Thanks for all the replies.
As background, most of my activations are part of multi-day tramping ('hiking if I must use the international word) trips. So I’m already carrying alpine tent, mat, winter sleeping bag, stove, food, overnight gear, ice-axe, maybe crampons, on top of the normal mountain clothing and radio gear.
Bivvy bags:
As such, my initial reaction to adding a bivvy-bag to the list is ‘not another thing to carry!’. However, I do see the advantage, and I do own one, so will probably give that a go.
Out of interest - do you use the bivvy-bag as you would in a survival situation - ie. crawl in with full boots & wet clothing (minus any crampons, clearly)? Or do you try and change out of those on the exposed mountaintop. I can see problems with both approaches …
Tarps:
Re tarps - again, I do own a tarp - more usually used by me in forest pitches than mountaintop ones. Very lightweight, though a slower deploy than the bivvy bag. More space to work, fewer issues with dragging snow in and getting the interior wet. But I’d need to carry some sort of additional pole to support it … as my iceaxe is only 700mm and not as long as a tramping-pole. Carrying which would remove the weight advantage over the bivvy bag. And much harder to set up in the windy situations which are giving me the problems.
Gloves etc:
I get very cold fingers - as far as I can see a result of damage from frost-bite a few years back - at least that’s when the issue started. Fingerless gloves do not work for me since then. I’ll persist experimenting with gloves to see if I can find a combination that is warm enough and tactile enough to work. As suggested - 2 pairs are probably required. One for normal tramping / camp warmth and a thinner pair for activations. Yes - re pencils. Yes re finding a nice chunky one! Yes re rite-in-the-rain notepads.
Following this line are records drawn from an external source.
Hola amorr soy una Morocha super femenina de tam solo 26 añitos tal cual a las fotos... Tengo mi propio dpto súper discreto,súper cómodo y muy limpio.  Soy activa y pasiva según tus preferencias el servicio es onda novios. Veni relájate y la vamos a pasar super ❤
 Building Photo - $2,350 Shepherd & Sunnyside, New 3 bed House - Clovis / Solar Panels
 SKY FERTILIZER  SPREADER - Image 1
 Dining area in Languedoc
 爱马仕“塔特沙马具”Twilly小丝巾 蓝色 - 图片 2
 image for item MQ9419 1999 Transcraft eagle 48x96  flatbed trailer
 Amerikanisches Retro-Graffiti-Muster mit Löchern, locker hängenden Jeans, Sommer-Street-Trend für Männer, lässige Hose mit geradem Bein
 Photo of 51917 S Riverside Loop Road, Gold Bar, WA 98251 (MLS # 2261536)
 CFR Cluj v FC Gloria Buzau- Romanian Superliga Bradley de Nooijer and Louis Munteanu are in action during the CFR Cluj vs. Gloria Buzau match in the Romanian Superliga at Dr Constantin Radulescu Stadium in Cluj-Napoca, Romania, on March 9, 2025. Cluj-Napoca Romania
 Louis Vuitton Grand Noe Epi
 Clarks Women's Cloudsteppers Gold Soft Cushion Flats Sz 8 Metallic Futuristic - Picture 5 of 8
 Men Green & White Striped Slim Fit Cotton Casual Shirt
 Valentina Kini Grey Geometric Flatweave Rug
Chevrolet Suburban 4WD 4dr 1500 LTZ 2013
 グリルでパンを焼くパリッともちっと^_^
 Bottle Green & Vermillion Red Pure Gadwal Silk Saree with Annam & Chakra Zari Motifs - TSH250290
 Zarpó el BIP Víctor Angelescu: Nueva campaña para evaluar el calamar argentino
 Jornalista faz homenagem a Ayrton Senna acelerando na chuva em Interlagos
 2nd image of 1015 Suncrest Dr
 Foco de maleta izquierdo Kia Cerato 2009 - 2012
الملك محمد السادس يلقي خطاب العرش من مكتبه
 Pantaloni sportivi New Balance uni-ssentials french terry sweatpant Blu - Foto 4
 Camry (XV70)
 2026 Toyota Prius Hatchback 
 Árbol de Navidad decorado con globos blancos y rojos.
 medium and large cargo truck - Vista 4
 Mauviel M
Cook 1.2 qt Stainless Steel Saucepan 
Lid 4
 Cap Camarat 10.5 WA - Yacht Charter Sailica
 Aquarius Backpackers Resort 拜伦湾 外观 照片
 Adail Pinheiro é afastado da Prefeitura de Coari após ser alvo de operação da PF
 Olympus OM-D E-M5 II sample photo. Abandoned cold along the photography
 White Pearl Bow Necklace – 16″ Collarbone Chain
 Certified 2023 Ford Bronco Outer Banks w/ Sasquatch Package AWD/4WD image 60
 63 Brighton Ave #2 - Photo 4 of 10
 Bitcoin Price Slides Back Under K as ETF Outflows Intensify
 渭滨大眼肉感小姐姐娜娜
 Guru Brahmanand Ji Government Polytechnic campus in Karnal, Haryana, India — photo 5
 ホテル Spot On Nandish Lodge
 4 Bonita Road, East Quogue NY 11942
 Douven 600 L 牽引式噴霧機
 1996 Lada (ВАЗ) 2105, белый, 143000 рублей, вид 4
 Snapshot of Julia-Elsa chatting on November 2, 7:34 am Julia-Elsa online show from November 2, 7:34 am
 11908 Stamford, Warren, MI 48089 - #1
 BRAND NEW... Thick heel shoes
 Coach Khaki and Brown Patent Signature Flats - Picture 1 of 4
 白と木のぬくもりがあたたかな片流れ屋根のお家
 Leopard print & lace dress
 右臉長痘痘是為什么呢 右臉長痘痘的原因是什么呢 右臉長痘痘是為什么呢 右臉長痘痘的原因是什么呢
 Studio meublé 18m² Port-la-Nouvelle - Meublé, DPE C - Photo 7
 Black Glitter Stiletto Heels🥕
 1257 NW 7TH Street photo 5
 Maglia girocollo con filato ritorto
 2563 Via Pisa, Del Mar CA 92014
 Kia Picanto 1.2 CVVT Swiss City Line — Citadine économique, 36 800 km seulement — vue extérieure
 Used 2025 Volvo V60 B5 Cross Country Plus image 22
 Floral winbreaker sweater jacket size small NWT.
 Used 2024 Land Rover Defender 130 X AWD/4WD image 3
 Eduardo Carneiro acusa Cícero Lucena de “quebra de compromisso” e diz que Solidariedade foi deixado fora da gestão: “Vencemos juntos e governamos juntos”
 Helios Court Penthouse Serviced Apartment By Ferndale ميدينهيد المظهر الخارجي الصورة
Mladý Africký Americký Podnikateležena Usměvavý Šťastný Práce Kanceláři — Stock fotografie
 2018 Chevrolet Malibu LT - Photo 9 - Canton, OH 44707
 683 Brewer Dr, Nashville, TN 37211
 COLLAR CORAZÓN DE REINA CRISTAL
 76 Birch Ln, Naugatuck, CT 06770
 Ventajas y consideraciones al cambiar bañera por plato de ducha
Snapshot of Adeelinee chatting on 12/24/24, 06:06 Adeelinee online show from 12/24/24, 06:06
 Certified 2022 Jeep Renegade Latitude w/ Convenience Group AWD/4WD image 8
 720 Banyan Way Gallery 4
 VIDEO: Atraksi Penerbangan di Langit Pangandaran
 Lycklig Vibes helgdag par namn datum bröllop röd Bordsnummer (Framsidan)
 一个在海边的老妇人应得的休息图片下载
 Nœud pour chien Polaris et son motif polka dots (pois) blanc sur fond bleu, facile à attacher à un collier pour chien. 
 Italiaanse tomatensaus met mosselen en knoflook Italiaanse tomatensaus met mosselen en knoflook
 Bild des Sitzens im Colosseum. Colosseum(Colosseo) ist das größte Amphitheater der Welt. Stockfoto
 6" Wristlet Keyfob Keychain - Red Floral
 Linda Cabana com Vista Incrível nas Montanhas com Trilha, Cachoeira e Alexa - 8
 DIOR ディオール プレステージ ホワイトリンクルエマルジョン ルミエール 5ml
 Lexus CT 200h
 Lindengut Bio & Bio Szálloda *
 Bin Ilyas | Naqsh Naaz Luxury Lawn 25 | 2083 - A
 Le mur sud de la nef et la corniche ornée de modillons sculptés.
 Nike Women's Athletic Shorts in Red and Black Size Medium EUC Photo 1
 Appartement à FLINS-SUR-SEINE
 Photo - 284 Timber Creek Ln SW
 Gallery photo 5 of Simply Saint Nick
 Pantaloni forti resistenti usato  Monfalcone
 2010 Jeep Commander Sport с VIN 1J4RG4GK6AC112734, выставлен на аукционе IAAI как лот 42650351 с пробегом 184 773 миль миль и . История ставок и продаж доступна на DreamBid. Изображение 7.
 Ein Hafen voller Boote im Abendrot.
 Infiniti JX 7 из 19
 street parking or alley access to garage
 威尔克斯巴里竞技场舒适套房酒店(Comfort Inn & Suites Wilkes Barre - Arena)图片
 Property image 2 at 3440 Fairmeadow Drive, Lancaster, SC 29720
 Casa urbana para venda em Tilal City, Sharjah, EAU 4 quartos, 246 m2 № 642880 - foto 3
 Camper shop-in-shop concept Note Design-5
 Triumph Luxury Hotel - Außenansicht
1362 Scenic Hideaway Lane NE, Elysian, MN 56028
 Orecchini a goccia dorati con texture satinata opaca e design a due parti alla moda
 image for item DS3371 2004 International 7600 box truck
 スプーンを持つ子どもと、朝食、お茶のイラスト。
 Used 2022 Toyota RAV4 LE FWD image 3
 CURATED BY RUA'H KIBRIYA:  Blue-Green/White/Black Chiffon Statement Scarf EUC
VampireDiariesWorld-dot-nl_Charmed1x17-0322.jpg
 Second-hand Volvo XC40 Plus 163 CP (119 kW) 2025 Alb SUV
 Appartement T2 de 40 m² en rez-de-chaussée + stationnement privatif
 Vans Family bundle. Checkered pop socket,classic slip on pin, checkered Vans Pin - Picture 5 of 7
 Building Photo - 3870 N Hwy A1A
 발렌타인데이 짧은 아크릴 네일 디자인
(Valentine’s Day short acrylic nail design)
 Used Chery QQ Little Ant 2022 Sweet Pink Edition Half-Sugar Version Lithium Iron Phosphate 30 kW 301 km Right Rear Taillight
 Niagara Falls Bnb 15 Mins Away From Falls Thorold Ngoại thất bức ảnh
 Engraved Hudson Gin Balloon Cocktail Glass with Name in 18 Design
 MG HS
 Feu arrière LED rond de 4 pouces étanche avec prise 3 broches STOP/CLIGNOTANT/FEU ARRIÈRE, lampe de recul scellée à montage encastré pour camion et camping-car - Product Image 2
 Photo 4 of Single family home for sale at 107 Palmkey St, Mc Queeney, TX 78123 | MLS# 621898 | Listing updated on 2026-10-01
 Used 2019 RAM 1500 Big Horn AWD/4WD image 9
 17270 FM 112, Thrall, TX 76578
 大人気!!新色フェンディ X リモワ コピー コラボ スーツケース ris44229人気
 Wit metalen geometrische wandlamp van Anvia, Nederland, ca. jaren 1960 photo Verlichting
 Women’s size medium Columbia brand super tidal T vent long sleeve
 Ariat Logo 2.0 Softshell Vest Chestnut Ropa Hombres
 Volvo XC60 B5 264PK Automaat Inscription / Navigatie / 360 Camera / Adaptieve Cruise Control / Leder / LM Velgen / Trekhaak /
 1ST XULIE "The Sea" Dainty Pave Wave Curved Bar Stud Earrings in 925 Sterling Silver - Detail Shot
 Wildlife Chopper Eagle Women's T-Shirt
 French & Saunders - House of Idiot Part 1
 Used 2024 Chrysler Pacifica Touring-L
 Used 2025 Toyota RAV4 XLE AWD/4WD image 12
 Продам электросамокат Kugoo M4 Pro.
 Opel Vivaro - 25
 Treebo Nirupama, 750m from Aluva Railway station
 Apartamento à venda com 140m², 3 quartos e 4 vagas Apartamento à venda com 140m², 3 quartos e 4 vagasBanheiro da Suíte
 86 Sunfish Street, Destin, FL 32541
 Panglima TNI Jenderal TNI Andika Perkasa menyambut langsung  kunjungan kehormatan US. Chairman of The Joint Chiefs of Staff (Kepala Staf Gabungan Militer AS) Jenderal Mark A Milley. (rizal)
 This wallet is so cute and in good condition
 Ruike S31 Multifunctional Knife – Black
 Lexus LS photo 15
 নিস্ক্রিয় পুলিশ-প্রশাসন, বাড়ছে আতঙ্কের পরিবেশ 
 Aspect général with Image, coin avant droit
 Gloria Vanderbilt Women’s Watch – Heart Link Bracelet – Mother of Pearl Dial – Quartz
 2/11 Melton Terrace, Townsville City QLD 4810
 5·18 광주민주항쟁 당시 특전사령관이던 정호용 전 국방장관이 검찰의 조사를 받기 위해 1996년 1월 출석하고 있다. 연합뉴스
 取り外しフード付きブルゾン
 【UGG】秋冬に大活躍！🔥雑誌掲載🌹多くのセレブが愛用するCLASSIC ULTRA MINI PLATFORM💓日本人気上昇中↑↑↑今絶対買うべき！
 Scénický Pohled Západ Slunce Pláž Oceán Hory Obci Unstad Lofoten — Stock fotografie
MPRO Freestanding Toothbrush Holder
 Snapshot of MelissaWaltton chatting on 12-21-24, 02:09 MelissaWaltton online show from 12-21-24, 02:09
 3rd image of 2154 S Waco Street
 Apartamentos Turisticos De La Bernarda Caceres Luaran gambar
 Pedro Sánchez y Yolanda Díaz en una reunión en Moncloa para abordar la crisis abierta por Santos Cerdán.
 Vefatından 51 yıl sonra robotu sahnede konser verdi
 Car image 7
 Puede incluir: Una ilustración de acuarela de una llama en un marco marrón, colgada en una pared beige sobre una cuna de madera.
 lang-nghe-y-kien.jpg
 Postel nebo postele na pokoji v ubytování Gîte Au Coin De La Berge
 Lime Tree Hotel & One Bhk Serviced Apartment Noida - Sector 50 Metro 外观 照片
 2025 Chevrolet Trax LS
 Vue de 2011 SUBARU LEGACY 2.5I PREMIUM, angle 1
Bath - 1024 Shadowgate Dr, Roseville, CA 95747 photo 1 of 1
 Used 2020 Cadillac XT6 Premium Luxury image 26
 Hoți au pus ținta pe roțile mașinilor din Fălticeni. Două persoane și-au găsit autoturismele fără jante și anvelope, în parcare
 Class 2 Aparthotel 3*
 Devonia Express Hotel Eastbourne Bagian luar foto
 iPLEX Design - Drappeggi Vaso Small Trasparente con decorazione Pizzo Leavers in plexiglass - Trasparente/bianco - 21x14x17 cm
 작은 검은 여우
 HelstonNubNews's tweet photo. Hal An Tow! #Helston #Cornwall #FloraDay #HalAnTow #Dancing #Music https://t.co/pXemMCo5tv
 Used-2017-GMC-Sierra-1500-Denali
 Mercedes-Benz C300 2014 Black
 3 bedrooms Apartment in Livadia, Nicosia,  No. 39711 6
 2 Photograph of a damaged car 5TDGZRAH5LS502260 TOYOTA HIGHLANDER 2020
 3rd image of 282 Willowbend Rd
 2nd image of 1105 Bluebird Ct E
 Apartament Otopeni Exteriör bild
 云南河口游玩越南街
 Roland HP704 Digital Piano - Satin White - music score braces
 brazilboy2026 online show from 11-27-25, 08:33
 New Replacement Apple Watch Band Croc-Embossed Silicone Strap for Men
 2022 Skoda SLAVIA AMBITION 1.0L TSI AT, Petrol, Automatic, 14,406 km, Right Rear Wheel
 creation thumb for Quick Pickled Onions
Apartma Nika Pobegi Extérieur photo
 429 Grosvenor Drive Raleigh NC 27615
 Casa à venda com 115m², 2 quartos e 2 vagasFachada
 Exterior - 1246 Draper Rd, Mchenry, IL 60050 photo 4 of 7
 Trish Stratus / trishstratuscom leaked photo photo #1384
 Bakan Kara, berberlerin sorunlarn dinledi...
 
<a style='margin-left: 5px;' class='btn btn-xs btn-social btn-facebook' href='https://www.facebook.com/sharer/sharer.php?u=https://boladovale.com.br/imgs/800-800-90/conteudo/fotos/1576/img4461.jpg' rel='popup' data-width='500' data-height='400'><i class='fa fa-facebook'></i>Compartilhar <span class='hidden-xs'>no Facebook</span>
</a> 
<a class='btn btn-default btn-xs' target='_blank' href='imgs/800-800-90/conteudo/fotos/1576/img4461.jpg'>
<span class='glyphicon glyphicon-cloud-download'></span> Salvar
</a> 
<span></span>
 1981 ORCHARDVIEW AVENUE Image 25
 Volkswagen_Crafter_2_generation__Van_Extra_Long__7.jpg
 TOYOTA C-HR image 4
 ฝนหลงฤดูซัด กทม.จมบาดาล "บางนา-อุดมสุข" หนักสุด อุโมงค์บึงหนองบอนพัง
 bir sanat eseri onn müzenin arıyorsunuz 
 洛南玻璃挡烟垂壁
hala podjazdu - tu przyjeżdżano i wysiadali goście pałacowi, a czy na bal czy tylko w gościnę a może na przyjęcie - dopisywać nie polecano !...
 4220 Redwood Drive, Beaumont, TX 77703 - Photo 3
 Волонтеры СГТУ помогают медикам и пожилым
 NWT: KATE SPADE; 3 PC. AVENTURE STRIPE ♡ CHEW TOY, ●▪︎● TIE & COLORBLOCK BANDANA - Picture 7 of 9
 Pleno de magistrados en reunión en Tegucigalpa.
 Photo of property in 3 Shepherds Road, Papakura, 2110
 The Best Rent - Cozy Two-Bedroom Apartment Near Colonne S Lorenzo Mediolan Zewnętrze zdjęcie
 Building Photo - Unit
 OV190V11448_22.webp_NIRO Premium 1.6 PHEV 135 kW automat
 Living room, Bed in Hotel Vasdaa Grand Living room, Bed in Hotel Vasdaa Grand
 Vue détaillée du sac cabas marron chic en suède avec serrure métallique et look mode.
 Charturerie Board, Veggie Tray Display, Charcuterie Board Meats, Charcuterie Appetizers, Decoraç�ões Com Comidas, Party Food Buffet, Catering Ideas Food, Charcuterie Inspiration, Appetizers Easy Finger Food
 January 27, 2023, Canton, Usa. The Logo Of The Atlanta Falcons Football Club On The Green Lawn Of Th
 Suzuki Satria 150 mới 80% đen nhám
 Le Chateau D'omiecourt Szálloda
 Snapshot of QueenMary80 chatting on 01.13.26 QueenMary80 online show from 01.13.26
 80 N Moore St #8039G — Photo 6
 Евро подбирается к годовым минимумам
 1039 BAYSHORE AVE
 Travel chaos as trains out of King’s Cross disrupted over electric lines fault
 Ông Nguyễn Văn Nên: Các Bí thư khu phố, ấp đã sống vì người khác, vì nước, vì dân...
ZL1THH - I do like your idea. I think if I got into a good habit of ‘read-back’ I could get the info down just by recording one over of my audio,rather than the whole QSO as I’d been imagining. 'ZL1THH from ZL4NVW. Thankyou for the 3/1,31 your are 5/9, 59. Log time is 13:00 local! ’ Makes for a long over for those with dificult copy. But can always repeat the report. Apart from S2S, that would be enough for after-the-event logging. Might play with that idea.
Summit time:
Yes - as primarily a tramper, secondly an activator I’m guilty of rushed SOTA activations. I generally have a long way to go and limited daylight to get there, and so go for a quick deployment and ‘4 QSOs then finish off those-on-frequency’ rather than hanging around to give maximum benefit to chasers (something I do feel guilty for). Though if conditions merit, I’ll work both 40m & 20m as it’s good to keep those VK’s involved and feeling wanted.
My current antenna is an 80m EFHW, which I can extend either fully to stop unwinding at 40m. I’ve not timed it but 5-10 minutes for full deployment of radio & antenna feels about right. Which is enough time after a sweat-inducing climb for body temperature to seriously plummet.
I will always carry the 80m antenna for the easy, relaxed night-time QSOs from camp/huts (Huts on the air - no snow issues there - try it! - ... On The Air) . My quickest deploy would probably be the 6m long 40m centre-loaded vertical (slots over my SOTA-pole) + counterpoise. I might give that a go on some daytime activations but fear I’ll miss the closer ZLs with the low take-off angle.
Radio bags:
Yes - I currently use a dry-bag for radio gear. My issue with this is that I inevitably manage to get some moisture or snow off my gloves or from the environment on the inside of the bag when setting up, using the radio. Where it’s trapped for the rest of the trip.
The FT818 (mine at least) is very sensitive to moisture. Several times I have lost rx (goes ‘deaf’) on the lower bands when it’s stored in a damp pack for a long trip. Something there operating near its tolerances that can’t cope with the moisture, I guess. Comes good when it warms up, but deaf again once it cools until it spends a day or two in the hot water cupboard or sunny windowsill. Probably a fault with my radio, rather than a model-specific issue - but like all these intermittent issues, a real hard one to nail down.
OK. Long rambling reply from me there - but I think I’ve taken all your points into consideration, and many are things I’ll be trying.